I really don't know what to do. I'm worried about my DD.

She's 8 and she's really sad but I don't know why. She was bullied at her first school. It couldn't be sorted so I took her out and things were a bit better at the next school. Then DHs job moved so we moved about 120 miles away. The school she's at now is nice but very small, only about 8 in her year group, a couple of the other children have very over bearing personalities. She been there for 18 months now. I can see she's not happy but DD says everything is fine. A few weeks ago, another parent told me that their child had witnessed some quite rough behaviour towards DD by another child.
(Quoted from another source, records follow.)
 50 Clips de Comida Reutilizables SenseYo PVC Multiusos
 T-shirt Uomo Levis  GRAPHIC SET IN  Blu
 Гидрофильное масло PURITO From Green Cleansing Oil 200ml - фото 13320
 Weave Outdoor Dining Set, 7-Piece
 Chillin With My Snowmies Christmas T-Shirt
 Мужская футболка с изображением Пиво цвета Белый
I told the school. DD denied it. I've spoken to the teacher countless times but nothing has helped. I've. Considered moving school again, but she's adamant she doesn't want to and dh is against another move in school as it would be her fourth school. I was chatting to another parent last week and she commented that my DD always seems sad. I nearly burst into tears when she said this, I know this is true, it's not my imagination.
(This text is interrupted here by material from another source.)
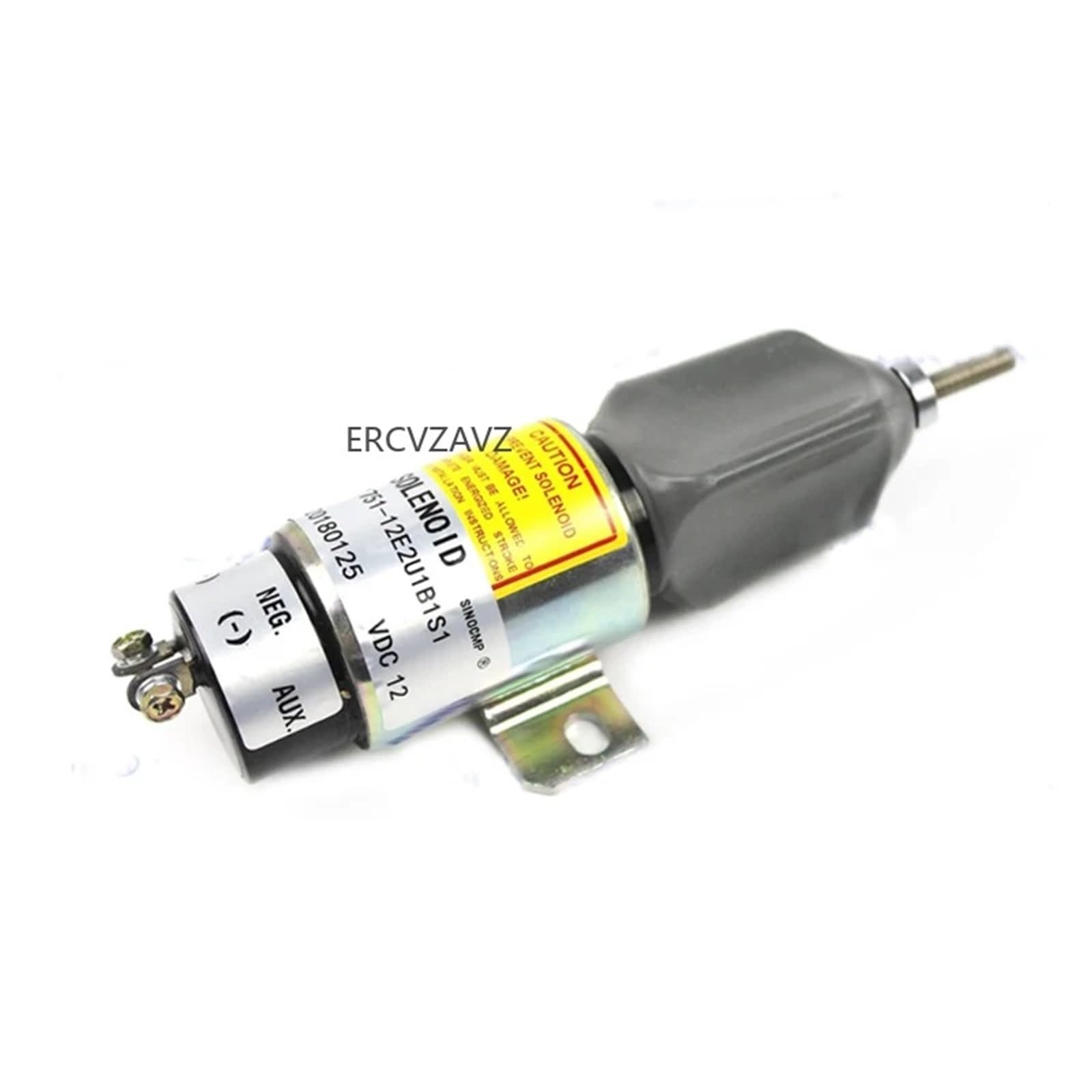 Solenoide de corte de combustible Válvula solenoide de corte de combustible 1751-12E2U1B1S1 de 12 V, compatible con Genie S40, S45, S60, S65, S80, S85, Z45, Z51, Z60 y Z80. Parada de Corte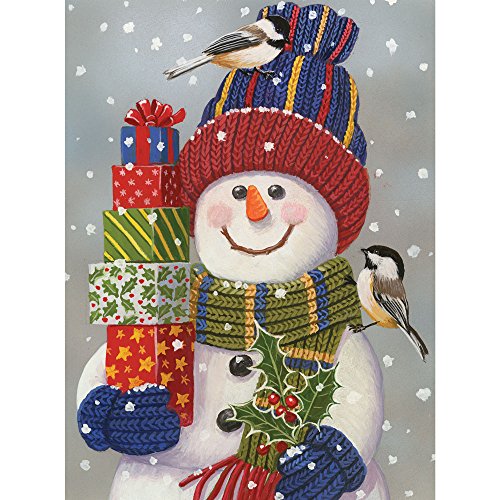 Bits and Pieces – 1000 Piece Jigsaw Puzzle for Adults – Snowman with Presents - Snowman Christmas Jigsaw Puzzle - by Artist William Vanderdasson, Completed Puzzle Size: 20" x 27" Bits and Pieces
I am trying to do things with her - gymnastics, drama, karate, all aimed to boost her confidence but so far it's having no effect. She is always comparing herself unfavourably to peers - she's not pretty enough, clever enough etc. This is what she says, it is certainly not what I say, I always tell her she's brilliant. We spend time together, just me and her, girl time.

She seems very troubled by her peers, intimidated. When she was small, she was super confident. I don't know how to help her.

I have an older child with SEN who takes up a lot of my time but I try my best to give her attention too. I have no support network at all so I have no one to ask.

Creampastry Sun 07-May-17 21:15:23

If there is only 8 kids in the class you need to go back to school and bake them pay more attention to what is going on. Be forceful about them sorting it out.

pickleypockley Sun 07-May-17 21:17:13

Have you invited any of her class friends for tea?

cestlavielife Sun 07-May-17 21:18:14

You doing everythjng right but maybe tine to get some professional input? Go to gp ask about referral to camhs. Also Try siblings groups for siblings of children with disabilities. Find out from local authority what is available.

CaulkheadNorth Sun 07-May-17 21:19:13

What does she enjoy doing? Other there other adults around (outside of the family) who she is close to?

3littlebadgers Sun 07-May-17 21:21:25

Poor little mite. 8 is shard age for girls. We recently moved too and my Dd 7 but yr 3 keeps asking to go home, but it just isn't possible.

Just keep showering her with love and keep on at the school to help her. Maybe they could pair her up with a friend.

PippaFawcett Sun 07-May-17 23:18:32

3littlebadgers, us too. DS asked 'when can we go back to our real home?'

We did a big birthday party and invited the whole class and done countless playdates. But our DC have had very few reciprocated playdates back - please Mumsnetters, include the newbies in your parties/social plans, we would all be so grateful.

Have you tried Brownies, OP? My DC love all their extracurricular activities which helps and our Brownie pack is very sociable and does weekend trips which DD loves. Do you have other children? My DC have grown closer now we aren't doing constant parties every weekend which is what it was like before we moved.

madcatwoman61 Mon 08-May-17 00:59:45

My eldest Dd had no friends at our local primary - very small class and a clique of girls who excluded her - never asked to parties, never had anyone round to play. Not a bad school, the other 3 were very happy there, she just didn't fit in. At 9 we moved her to a school with much larger classes and she blossomed. I think it was easier to disappear in a big class and not stand out as the odd one. Is that a possibility for you?

TheCatOfAthenry Mon 08-May-17 02:00:02

The poor little thing! Are there any child friendly volunteer groups nearby? Great for self esteem and tend to attract nice people.

I'm a doctor with experience in child mental health. Some children really benefit from writing '3 nice things about me' every night and having a little worry box. If she's doing too many activities she could well find it overwhelming.

I obviously don't know your DD, so these suggestions may not apply or be suitable, but couldn't read and run!